Bowen was long used by the Squamish people, who lived in cedar longhouses on nearby islands, for fishing, whaling and hunting deer and duck. Today, strewn about with Douglas fir, red cedar, hemlock trees and swampland, Bowen is a small, magical island whose residents include a handful of Vancouver commuters who know what’s good for them. The island is 20 minutes away from Vancouver, but feels eons away from the real world.

Leaving the musical jamboree just before dark, I walked up to a small escarpment that looked down to the shore. A svelte American girl in faded jeans was standing there in the reeds, clutching something small in her hand. She turned her head around and stared back at me with piercing blue eyes. “Shhhhhh!” she said. I’d not realised that I had been humming one of the festival tunes.
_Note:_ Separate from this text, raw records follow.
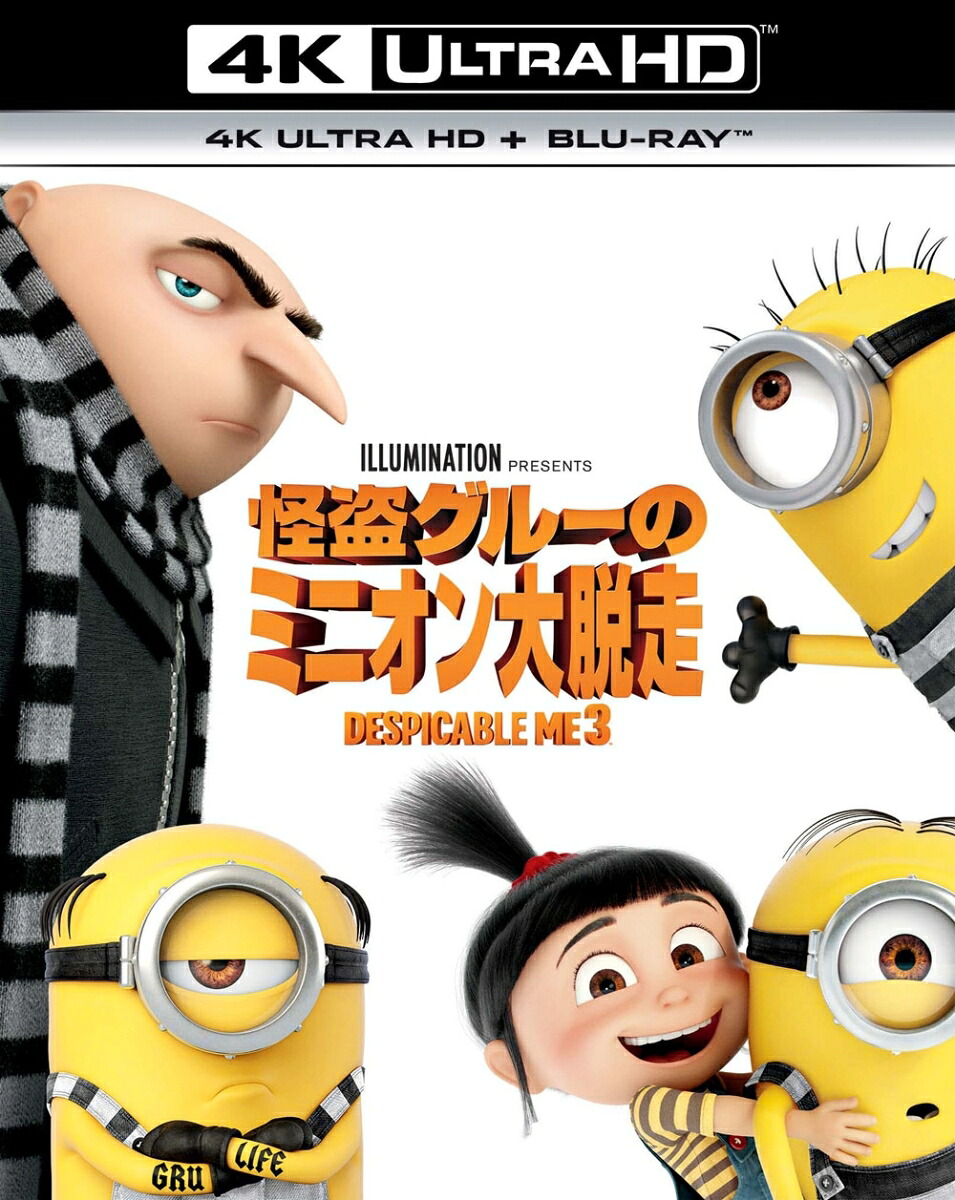 怪盗グルーのミニオン大脱走(4KULTRAHD＋ブルーレイ)（2枚組）【4KULTRAHD】[スティーヴ・カレル]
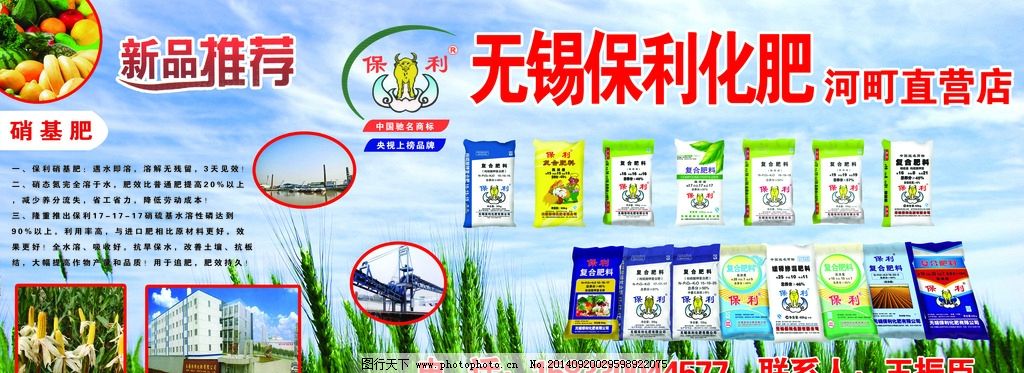 無錫保利化肥 從門頭到田間，匠心守護每一株作物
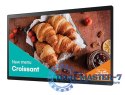 Monitor profesjonalny QB24C-T 24cali Matowy, Dotykowy 16h/7 250(cd/m2) 1920x1080(FHD) S10 Player(Tizen7, VXT Ready) WiFi/BT 3lat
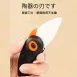 【日本製造】YAMAZAWA鸚鵡折疊刀 陶瓷摺疊刀 戶外水果刀 露營水果刀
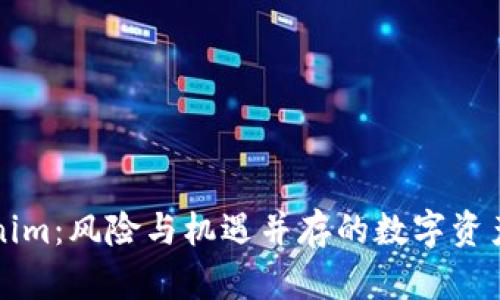 Tokenim：风险与机遇并存的数字资产平台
“Keep it down. You’ll scare them away.”

For an instant, she smiled. And then she tromped down to the shore, stripped to her skivvies, dove into the water and swam away. - wknd@khaleejtimes.com

TRAVEL ESSENTIALS

ARRIVING

Emirates (www.emirates.com; 600 55 55 55) fly daily non-stop from Dubai to Toronto, from which it is a short flight to Vancouver.

STAYING

The Times Square Suites Hotel (+1 604 684 2223; timessquaresuites.com; from Dh480) is set just near Stanley Park and features amply-sized one- and two-bedroom flats with full kitchens and dens. Upstairs is a rooftop patio with a BBQ, and there is free Wi-Fi plus secure parking for cars and bikes. Perfect option for a longer stay, or for families or groups of friends.

Located downtown adjacent to a strip of shops and restaurants, the Wedgewood Hotel & Spa (+1 604 689 7777; wedgewoodhotel.com; from Dh679) is a classically-decorated Relais & Châteaux property. The 83 elegant rooms feature flowers, fine antiques, original artworks and private balconies, while a basement spa features a fitness centre with a eucalyptus steam room. Also has an excellent on-site restaurant, Bacchus.

Set in the city’s tallest building, the Shangri-La Vancouver (+1 604 689 1120; www.shangri-la.com; from Dh732) is also its newest luxury hotel. It offers 119 sizable rooms in Asian-inspired decor, with amenities such as mirror-mounted LCD screens and multi-head walk-in showers in the bathrooms.